What's in Store for 2011?
  • FDA Comes After Dietary Supplements Hard
    FDA will crack down on meds and dietary supps. May use European action as model for taking them down once and for all. The one constant holding them back has been the consumer and his/her right to choose.

  • Big Pharma Gets More Involved in the Supplement Business.
    Look for Big Pharma to get deeper into the supplement business. “If you can’t beat em, join em.”

  • Food Labels Get New Look
    A push from the Department of Health and Human Services spurred retailers to place simplified nutrition labels on the front of their food packaging beginning early 2011. Until we see the prototype, we will reserve comment.

  • Eat for Longevity.
    You’ll be hearing this phrase a lot in 2010, especially after a recent study found that subjects with the best diets reduced their risk of death by up to 25 percent over a 10-year period.

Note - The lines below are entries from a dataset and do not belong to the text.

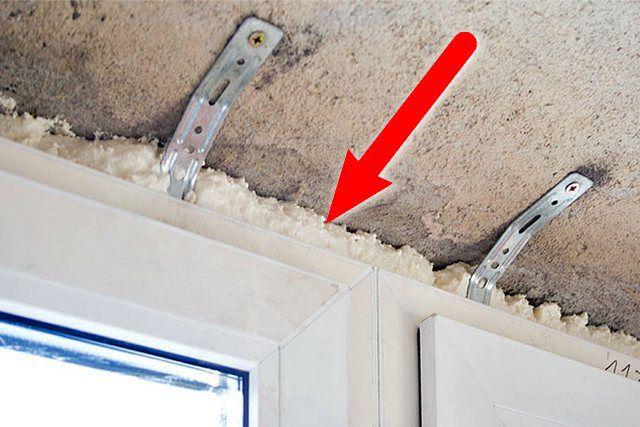 Уязвимое место! Если не проконтролировать полноценную герметизацию этого зазора сразу, то впоследствии для устранения недостатков, возможно, придется разбирать балконный потолок!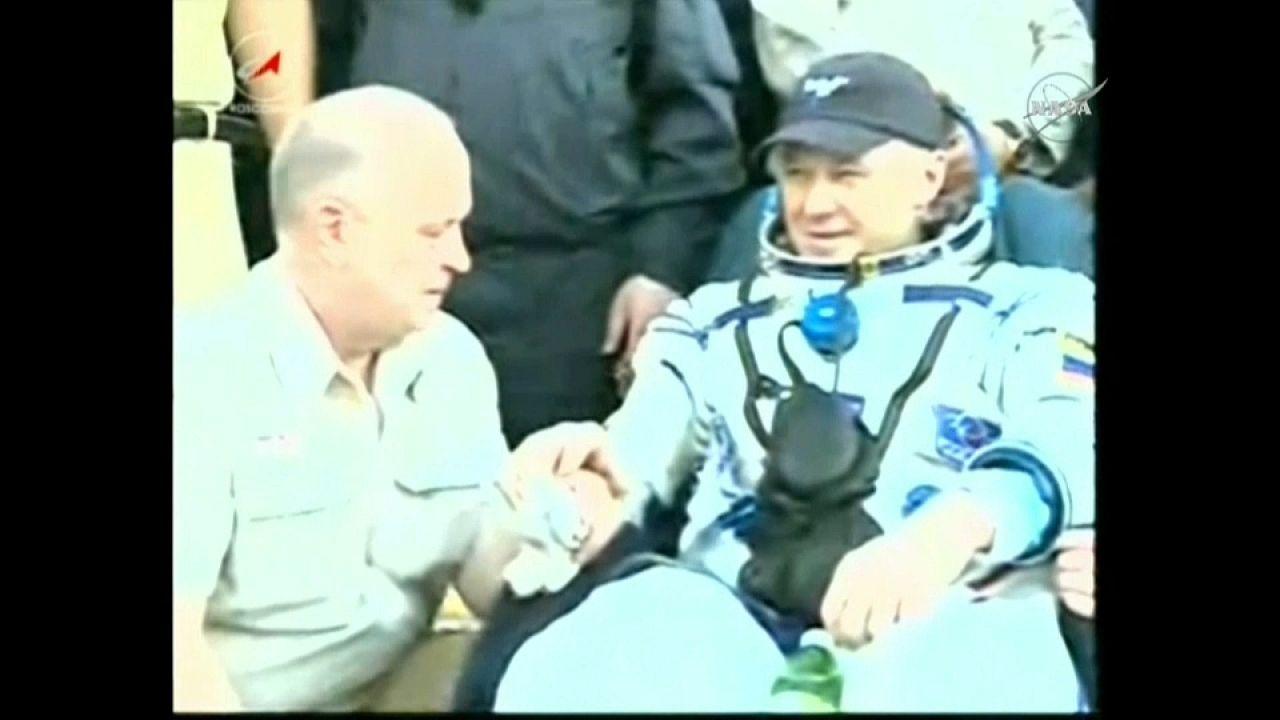 رائدا فضاء روسي وفرنسي  يعودان إلى الأرض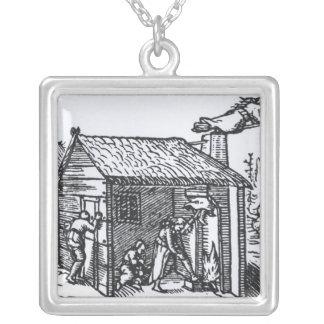 Insida av en häxa hus, 1579 silverpläterat halsband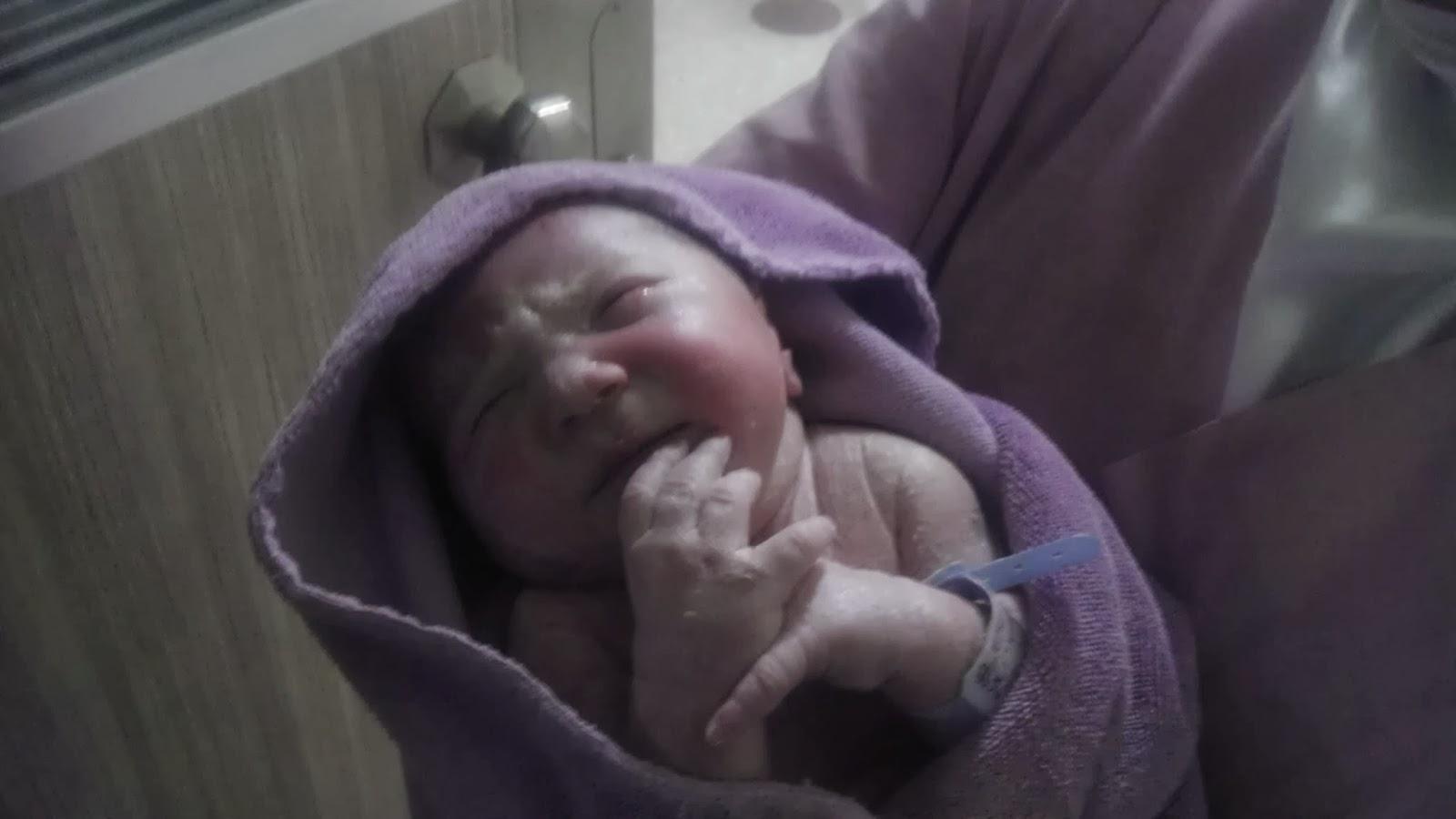Bembeyaz saçlarıyla doğan bebek şok etti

What better impetus could there be to eat well?

  • Focus on Mental Health.
    Nearly one in five adult Americans experience mental illness, according to a new SAMHSA government survey, with women, the unemployed, and young adults more likely than others to be affected. Among those, one in five -- representing 45 million Americans -- also had substance dependence or abuse problems in the previous year. This issue cannot be swept under the floor any longer.